El reloj digital en la mesita de noche marcaba las 03:14 a.m. cuando el teléfono comenzó a vibrar violentamente contra la madera, rompiendo el silencio sepulcral de mi apartamento. Soy Lucas, y aunque esa noche dormía profundamente, el instinto de protección hacia mi hermana, Elena, siempre me mantenía en un estado de alerta subconsciente. Ella se había casado con Arthur hacía cinco años, un hombre meticuloso, frío y obsesivamente perfeccionista que trabajaba como cirujano cardiovascular. Nunca me gustó Arthur; había algo en su mirada clínica, en la forma en que analizaba a las personas como si fueran rompecabezas de carne y hueso, que me helaba la sangre. Pero Elena lo amaba, o al menos, le tenía demasiado miedo como para dejarlo.

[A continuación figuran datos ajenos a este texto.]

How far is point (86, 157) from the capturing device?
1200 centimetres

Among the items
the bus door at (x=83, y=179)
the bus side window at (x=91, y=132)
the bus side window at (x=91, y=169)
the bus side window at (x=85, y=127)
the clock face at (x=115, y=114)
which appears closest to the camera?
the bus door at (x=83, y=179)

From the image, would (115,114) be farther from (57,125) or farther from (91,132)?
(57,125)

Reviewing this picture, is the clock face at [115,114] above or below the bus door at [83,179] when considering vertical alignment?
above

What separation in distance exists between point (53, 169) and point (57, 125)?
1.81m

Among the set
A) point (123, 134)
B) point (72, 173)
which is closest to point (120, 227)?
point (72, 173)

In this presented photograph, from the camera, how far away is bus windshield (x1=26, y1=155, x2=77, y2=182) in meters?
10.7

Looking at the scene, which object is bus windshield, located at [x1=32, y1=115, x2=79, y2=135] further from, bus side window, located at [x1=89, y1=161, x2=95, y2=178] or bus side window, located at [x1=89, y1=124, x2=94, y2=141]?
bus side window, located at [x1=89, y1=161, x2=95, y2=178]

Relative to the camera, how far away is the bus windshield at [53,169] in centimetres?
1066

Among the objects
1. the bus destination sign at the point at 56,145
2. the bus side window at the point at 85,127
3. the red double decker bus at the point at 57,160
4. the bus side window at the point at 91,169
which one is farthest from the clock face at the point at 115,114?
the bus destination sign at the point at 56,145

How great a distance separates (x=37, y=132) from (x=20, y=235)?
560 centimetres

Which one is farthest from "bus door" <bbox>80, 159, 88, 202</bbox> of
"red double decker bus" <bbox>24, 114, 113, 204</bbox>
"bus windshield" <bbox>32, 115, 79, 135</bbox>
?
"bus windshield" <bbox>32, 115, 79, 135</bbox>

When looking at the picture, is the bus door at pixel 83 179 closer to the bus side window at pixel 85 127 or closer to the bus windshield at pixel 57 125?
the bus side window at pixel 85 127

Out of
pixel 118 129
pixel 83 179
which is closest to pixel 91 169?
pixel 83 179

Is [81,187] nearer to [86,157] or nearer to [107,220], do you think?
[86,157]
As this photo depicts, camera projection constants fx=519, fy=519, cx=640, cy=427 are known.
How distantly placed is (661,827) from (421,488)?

Contesté el teléfono esperando una emergencia médica o una discusión conyugal. Pero lo que escuché al otro lado de la línea fue una voz pequeña, temblorosa y susurrante. Era mi sobrino de cinco años, Leo.

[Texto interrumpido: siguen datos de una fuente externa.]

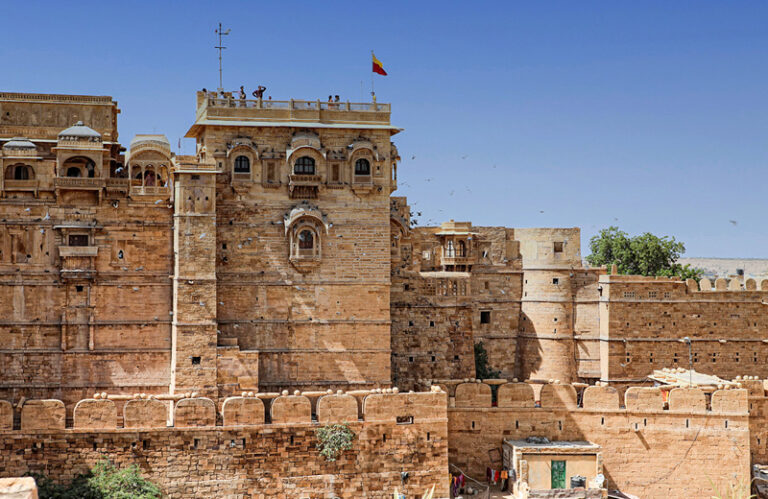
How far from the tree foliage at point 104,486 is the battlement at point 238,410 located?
1.27 m

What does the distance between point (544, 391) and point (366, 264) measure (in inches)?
293

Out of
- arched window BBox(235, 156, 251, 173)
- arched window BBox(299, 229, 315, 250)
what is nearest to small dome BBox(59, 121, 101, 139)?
arched window BBox(235, 156, 251, 173)

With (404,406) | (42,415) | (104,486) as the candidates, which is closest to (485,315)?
(404,406)

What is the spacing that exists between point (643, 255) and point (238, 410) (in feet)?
114

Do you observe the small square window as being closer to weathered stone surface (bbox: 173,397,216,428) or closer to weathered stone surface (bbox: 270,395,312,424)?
weathered stone surface (bbox: 173,397,216,428)

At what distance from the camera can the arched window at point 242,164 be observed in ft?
109

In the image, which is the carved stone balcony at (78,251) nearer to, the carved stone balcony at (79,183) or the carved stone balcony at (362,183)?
the carved stone balcony at (79,183)

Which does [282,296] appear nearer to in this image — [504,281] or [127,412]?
[127,412]

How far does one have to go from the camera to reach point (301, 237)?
109 ft

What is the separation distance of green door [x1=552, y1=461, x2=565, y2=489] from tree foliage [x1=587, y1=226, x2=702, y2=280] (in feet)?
89.5

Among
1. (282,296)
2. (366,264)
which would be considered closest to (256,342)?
(282,296)

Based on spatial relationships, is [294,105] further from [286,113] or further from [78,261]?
[78,261]

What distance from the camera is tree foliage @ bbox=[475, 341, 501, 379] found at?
39.5 m

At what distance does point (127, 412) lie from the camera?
93.0 feet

—¿Tío Lucas? —susurró el niño. Su voz sonaba ahogada, como si se escondiera debajo de las sábanas.

—Leo, ¿qué pasa? ¿Por qué estás despierto? ¿Dónde están tus padres? —pregunté, sentándome de golpe en la cama, con el corazón empezando a bombear adrenalina.

Hubo una pausa larga, solo interrumpida por una respiración entrecortada. Luego, Leo pronunció las palabras que me perseguirían por el resto de mi vida, con una inocencia que hacía el horror aún más insoportable.

—Tío… papá está jugando al doctor con mamá. Está usando un bisturí rojo… Mamá todavía está durmiendo.

El mundo se detuvo. “Bisturí rojo”. Arthur tenía una colección de instrumentos quirúrgicos antiguos en su estudio, pero la frase implicaba algo visceral, húmedo y terrible.

—Leo, escúchame bien —mi voz temblaba, traté de sonar firme—. ¿Dónde estás ahora?